中国でアステラス製薬の現地法人に勤務する50代の日本人幹部男性が拘束された事件は、北京の日本人社会に衝撃を与えている。
この男性は中国での勤務歴が約20年にも及び、中国に進出する日系企業の団体「中国日本商会」の理事も担った。経産省の「国際ルール形成戦略研修」における「ルール形成戦略の取り組み事例」として、「中国日本商会によるロビイング事業」で講師役となったこともある。いわば中国を知り尽くしているベテラン駐在員であっても「標的」となるのだ。しかも、男性は日本に帰国するため空港に向かう途中で拘束された。
中国外務省の毛寧報道官はこの男性について「スパイ活動に従事し、中国の反スパイ法などに違反した疑いがある」と説明したが、さる北京現地法人幹部は、
「製薬業界が中国にスパイされ、技術を盗まれることはあっても、こちらがスパイすることなんてありえない」
と憤る。男性は今後、どうなるか。2016年に同じくスパイ活動をしたとして中国当局に拘束された、日中青年交流協会元理事長・鈴木英司氏のケースが参考になる。
鈴木氏はおよそ半年間にわたり、ホテルの一室で「居住監視」と称し、24時間の監視下に置かれた。カーテンが閉められた部屋で窓に近寄ることも許されず、日光を浴びることができたのはわずか1日。それも15分だけだった。

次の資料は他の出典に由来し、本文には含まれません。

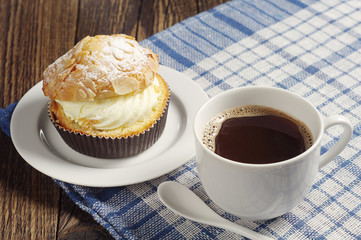 Tasty cake with coffee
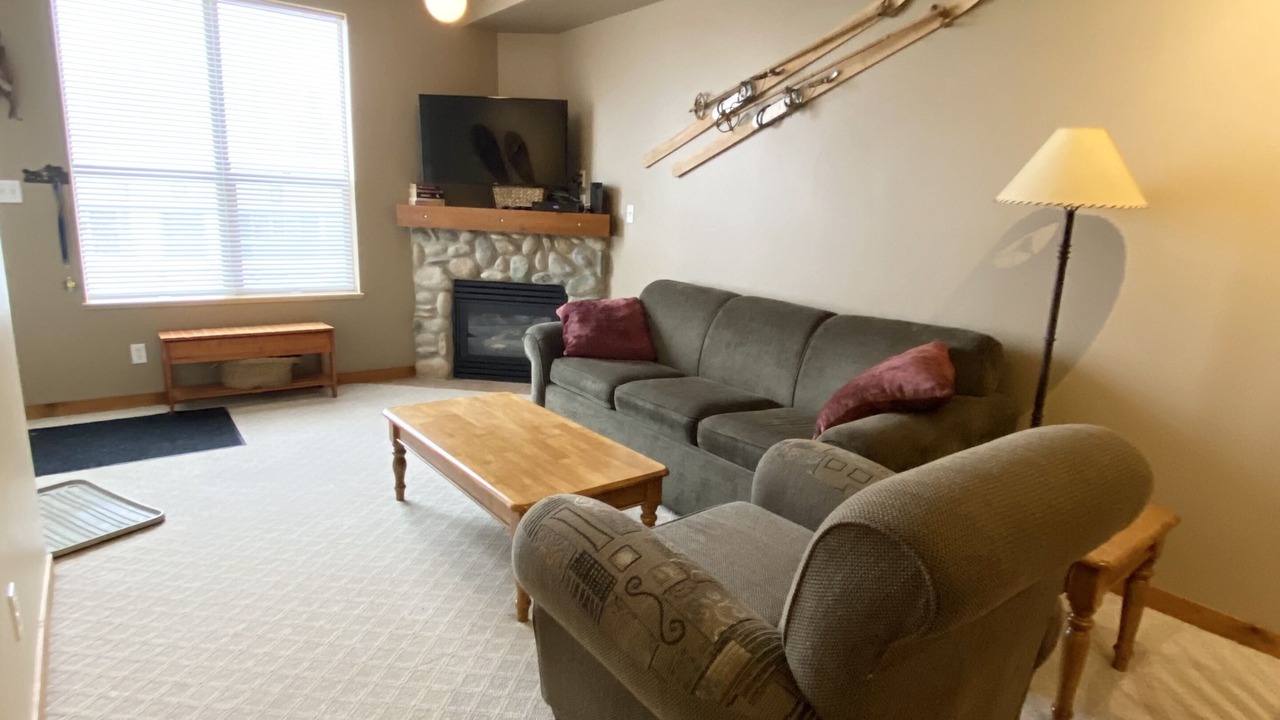 Photo of Livingroom in Silver Star Mountain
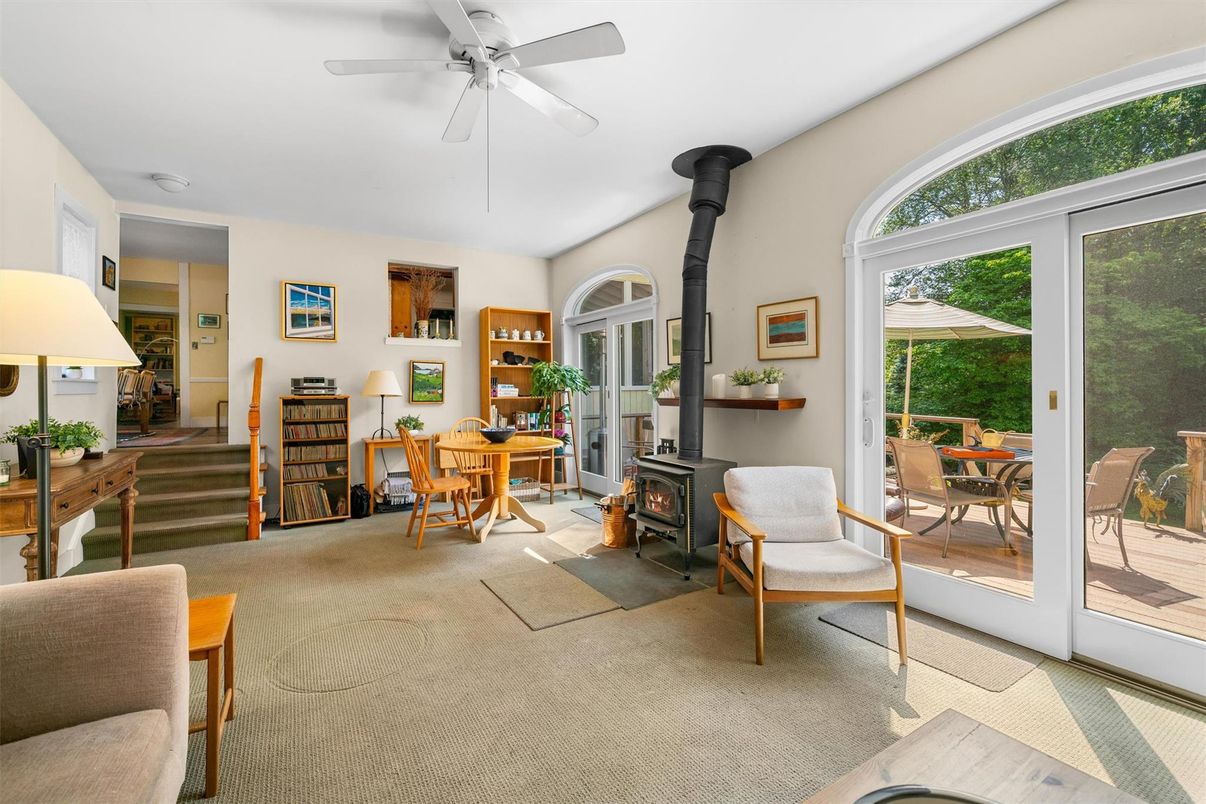 Dining room, Fireplace, Interior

鈴木氏は身に覚えのないスパイ容疑に対し、否認を続けたものの、中国では訴えが認められることはない。スパイ罪による有罪が確定し、3年9カ月を拘置所、1年11カ月を刑務所で過ごすハメになったのだ。
今回の幹部男性も同じように、6年近い拘束生活を送ることになるのか。鈴木氏の例を見ても、日本政府が強硬に中国側に救出を要求するかといえば、かなり疑わしい。鈴木氏と同じく「日中友好人士」であっても、スパイと決めつけられる。中国に進出する日本企業は、肝に銘じるべきだろう。